Cultura

La rentabilidad del mal

Iván de la Nuez

Consideremos esta sinopsis: Una persona se levanta temprano, desayuna, sale para la fábrica donde trabaja, pasa allí diez horas, regresa a su casa, ve la televisión, se va a la cama y al día siguiente, vuelve a empezar. Esa vida rutinaria es producida como una serie de Netflix y acaba triunfando.

Pues bien, eso no va a ocurrir. Al menos, en el 99 % de los casos, una historia como esta, de gente común que se deja la vida para que el mundo gire, no está destinada al éxito ni el reconocimiento.

Consideremos este otro ejercicio: entramos al portal de Netflix o de cualquier otra plataforma para ver películas, series y documentales a la carta.

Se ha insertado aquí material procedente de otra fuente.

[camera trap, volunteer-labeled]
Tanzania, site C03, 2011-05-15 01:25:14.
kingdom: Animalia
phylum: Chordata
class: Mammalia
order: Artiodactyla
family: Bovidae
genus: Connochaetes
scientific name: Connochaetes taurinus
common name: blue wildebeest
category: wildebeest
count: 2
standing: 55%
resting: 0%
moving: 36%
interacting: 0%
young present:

El 99 % del éxito se le debe a políticos corruptos, traidores compulsivos, narcos, personajes con superpoderes que se toman la justicia por su mano, timadores, asesinos múltiples…

La rentabilidad de esta gente está asegurada. Y si tener éxito narrando una vida simple requiere de un talento fuera de lo común, el relato de cualquier delincuente solo necesita un poco de argucia y, si llega el caso, más sangre en el argumento.

El bien ha dejado de ser fotogénico, narrativo, especial.

El mal es carismático, adictivo y… ¡rentable!

Bajo esas premisas, se van construyendo las ficciones del presente, y también buena parte de sus realidades. Nos interesan las historias de éxito rápido, dinero fácil, dentelladas sin piedad. Y si no, la cotidianidad escandalosa de los reality shows, donde la gente se tira a la cabeza su miseria humana.

Todo eso, de algún modo, se reproduce en las consolas en la que los niños participan de una violencia virtual sin precedentes.

Al día siguiente, en la escuela, o en alguna fábula, tal vez les hablen de la virtud. O escuchen a algún político demandando una bondad que quizá él jamás haya practicado.

Es ahí donde empezarán a bostezar, ansiosos por regresar cuanto antes al reguero de maldad que las pantallas les ofrecen.

Hana Arendt habló una vez de la banalidad del mal. Pero, a estas alturas, no cabe duda de que lo que hemos banalizado es el bien. Justo en este punto, nuestra capitulación ya no tiene vuelta atrás.